SOURCE TEXT.
──────────

The Schools v. Risley

77 U.S. 91 | SCOTUS | 1870

77 U.S. 91 (1869)
10 Wall. 91

THE SCHOOLS
v.
RISLEY.

Supreme Court of United States.

*101 Messrs. M. Blair and F.A. Dick, for the plaintiff in error.

Mr. J.J. Gantt, contra.

*105 *106 Mr. Justice CLIFFORD delivered the opinion of the court.

Possession of the colony or province of Louisiana, ceded by France to the United States under the treaty of cession *107 of the thirtieth of April, 1803, was formally delivered to the United States on the twentieth of December of that year; and on the thirteenth of June, 1812, Congress passed the act making further provision for settling the claims to land in the Territory of Missouri, the first section of which provides to the effect that the rights, titles and claims to town or village lots, out-lots, common field lots and commons in, adjoining and belonging to the several towns or villages therein named, including St. Louis, in that Territory, "and which have been inhabited, cultivated, or possessed" prior to the date of that formal delivery, "shall be and the same are hereby confirmed to the inhabitants of the respective towns or villages aforesaid, according to their several right or rights in common thereto."[*]

Lands confirmed by the board of commissioners were not included in that section, and the further provision is that the principal deputy surveyor of the Territory shall survey or cause to be surveyed and marked, where the same has not been legally done, the out-boundary lines of the said towns or villages, so as to include the out-lots, common field lots, and commons thereto respectively belonging.

──────────

ENTRIES SHOWN.
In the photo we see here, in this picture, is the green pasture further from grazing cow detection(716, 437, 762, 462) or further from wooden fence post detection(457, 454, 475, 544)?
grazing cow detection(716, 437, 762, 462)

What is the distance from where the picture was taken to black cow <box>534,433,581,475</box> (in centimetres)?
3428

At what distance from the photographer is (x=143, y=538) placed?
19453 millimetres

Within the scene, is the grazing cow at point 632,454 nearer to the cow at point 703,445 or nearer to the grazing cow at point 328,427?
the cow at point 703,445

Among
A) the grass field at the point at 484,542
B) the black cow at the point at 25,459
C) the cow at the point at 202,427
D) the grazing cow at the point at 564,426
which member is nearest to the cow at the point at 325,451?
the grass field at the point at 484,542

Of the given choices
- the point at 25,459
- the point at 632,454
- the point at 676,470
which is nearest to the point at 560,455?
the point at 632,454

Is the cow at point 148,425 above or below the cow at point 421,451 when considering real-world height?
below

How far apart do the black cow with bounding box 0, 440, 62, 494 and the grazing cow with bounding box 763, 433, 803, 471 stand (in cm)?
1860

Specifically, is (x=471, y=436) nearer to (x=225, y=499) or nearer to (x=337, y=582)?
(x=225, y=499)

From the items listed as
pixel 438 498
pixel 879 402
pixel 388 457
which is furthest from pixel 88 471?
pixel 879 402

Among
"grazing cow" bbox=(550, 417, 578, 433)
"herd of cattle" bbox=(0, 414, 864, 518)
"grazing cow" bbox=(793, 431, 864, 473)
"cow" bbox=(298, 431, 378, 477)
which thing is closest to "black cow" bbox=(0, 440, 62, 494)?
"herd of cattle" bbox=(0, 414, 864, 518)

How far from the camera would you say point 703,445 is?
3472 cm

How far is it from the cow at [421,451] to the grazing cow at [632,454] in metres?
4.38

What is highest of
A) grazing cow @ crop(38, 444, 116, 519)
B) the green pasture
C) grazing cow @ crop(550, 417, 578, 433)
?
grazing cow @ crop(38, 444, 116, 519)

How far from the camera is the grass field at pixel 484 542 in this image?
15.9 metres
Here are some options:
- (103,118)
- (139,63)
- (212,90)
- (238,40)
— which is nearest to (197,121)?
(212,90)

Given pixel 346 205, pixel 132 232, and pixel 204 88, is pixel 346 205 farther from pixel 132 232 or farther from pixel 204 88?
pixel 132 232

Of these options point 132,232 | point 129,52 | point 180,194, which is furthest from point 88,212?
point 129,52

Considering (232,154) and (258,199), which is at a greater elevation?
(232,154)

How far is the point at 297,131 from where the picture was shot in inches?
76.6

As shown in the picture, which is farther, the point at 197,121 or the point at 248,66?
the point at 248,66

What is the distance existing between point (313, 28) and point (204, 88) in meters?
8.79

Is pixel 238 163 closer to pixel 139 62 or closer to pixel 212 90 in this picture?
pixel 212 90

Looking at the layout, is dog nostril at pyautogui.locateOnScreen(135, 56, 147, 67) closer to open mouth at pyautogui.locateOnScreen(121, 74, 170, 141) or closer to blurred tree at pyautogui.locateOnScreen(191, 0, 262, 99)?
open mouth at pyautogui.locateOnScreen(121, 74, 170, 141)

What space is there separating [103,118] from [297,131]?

──────────

OBJECTIVES.
a) Copy out the section of the Schools v. Risley opinion that opens with the words containing "77 U.S. 91 |" and closes with "J.J. Gantt, contra.".
b) Resume the Schools v. Risley opinion, writing on from its final sentence.

OUTPUTS BY TASK.
a)
77 U.S. 91 | SCOTUS | 1870

77 U.S. 91 (1869)
10 Wall. 91

THE SCHOOLS
v.
RISLEY.

Supreme Court of United States.

*101 Messrs. M. Blair and F.A. Dick, for the plaintiff in error.

Mr. J.J. Gantt, contra.

b)
Provision having been made in the first section for such surveys, the second section provides that all town or village lots, out-lots, or common field lots included in such surveys, which are not rightfully owned or claimed by private individuals or held as commons belonging to such towns or villages, or selected by the President for military purposes, "shall be and the same are hereby reserved for the support of schools in the respective towns or villages aforesaid," not to exceed, however, one-twentieth part of the whole lands included in such general survey.

Part of block numbered eight hundred and fifty-six, situated in the city of St. Louis, is claimed by the plaintiffs in this case under the second section of that act, as appears in the description of the tract set forth in the petition, which is in the nature of an action of ejectment to recover possession *108 of the premises. Process was duly issued and served, and the defendant appeared and filed an answer in which he denied that the plaintiffs, at the commencement of the suit, were entitled to the immediate possession of the same, and he also denied that he, the defendant, did, at the time mentioned, unlawfully withhold from the plaintiffs the possession thereof as alleged in the petition.

Application for change of venue was subsequently made by the plaintiffs, and the cause, in pursuance of such application, was transferred into the St. Louis Circuit Court, where the parties went to trial, and the verdict and judgment were for the defendant, and the plaintiffs excepted and removed the cause into the Supreme Court of the State.

Subsequent to the removal of the cause into the Supreme Court the defendant deceased and his legal representatives became parties to the suit, and after hearing, the judgment of the Circuit Court of the State was in all things affirmed, and the plaintiffs sued out a writ of error under the twenty-fifth section of the Judiciary Act, and removed the cause into this court.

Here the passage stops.